Source excerpt:
* begin *

They're well suited for what they've been contracted to do, at least as an interim solution.

They'll be a bit heavy on fuel consumption though. If they were to buy or build something in the future, they'd be well suited to go with a diesel-electric or hybrid option.

It's part of the reason they were available on the market, oil companies are paying more attention to fuel bills.

Coincidentally, Maersk Cutter is one of the more fuel efficient vessels that replaced them... 

http://tugfaxblogspotcom.blogspot.com/2016/01/maersk-cutter-finds-work.html?m=1

Maersk had also bid the Cutter for the ETV contract.


----------



## Uzlu

> Is the Canadian Coast Guard Underfunded?
> 
> “When there is more ice, you need more icebreakers. When there is less ice, you need more icebreakers.” At first, I was puzzled by this statement from a Canadian Coast Guard officer. The first part is obvious enough, the second part was less so. The reason for the second part is that when the ice starts to disappear, as is the case right now, the remaining ice starts moving unpredictably around by currents, tides and wind. Moving ice can prevent or delay the resupply of a community if there is not an available icebreaker to support the approach to that community.

* end *

Supplied data:
* begin *

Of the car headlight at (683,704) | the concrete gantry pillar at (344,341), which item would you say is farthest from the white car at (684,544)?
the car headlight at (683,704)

* end *

Brief 1:
Return everything in the forum thread on icebreakers and the Canadian Coast Guard from "It's part of" down to "that replaced them...", word for word.
Brief 2:
Supply the next part of the forum thread on icebreakers and the Canadian Coast Guard, picking up after its final sentence.

Task output 1:
It's part of the reason they were available on the market, oil companies are paying more attention to fuel bills.

Coincidentally, Maersk Cutter is one of the more fuel efficient vessels that replaced them...

Task output 2:
> 
> Moving ice is what happened this past summer with expensive consequences. A significant amount of multi-year ice formed a plug in the Amundsen Gulf. Multi-year ice can be very thick and prevent even heavy icebreakers from getting through. That situation was a major factor in the failure to resupply a number of Arctic communities by barges. Some of the resupply had to be shipped by air at a cost of millions of dollars. Most of the heavy or bulky items such as vehicles and construction material will only be moved by the next shipping season causing delays to projects and logistical nightmares.
> 
> Unfortunately, the disappearing ice invites growing maritime traffic in the Arctic, including adventurers who may not be prepared for one of the most challenging environments on Earth. When the chief of defence staff states that when the Canadian Forces deployments to the Arctic are a form of expeditionary deployments people should pay attention. Too many come to the Arctic unprepared.
> 
> I was on board of the Canadian Coast Guard icebreaker _Louis St-Laurent_ in 2013 when the ship received a distress signal from a group of adventurers who thought that it would be cool to sea-doo across the Northwest Passage. They became ice-bound by moving ice and their camp was attacked by polar bears. This past summer, a sailboat sank in the Arctic near the Bellot Strait. Fortunately, the crew members managed to transfer to a large ice floe and were later rescued.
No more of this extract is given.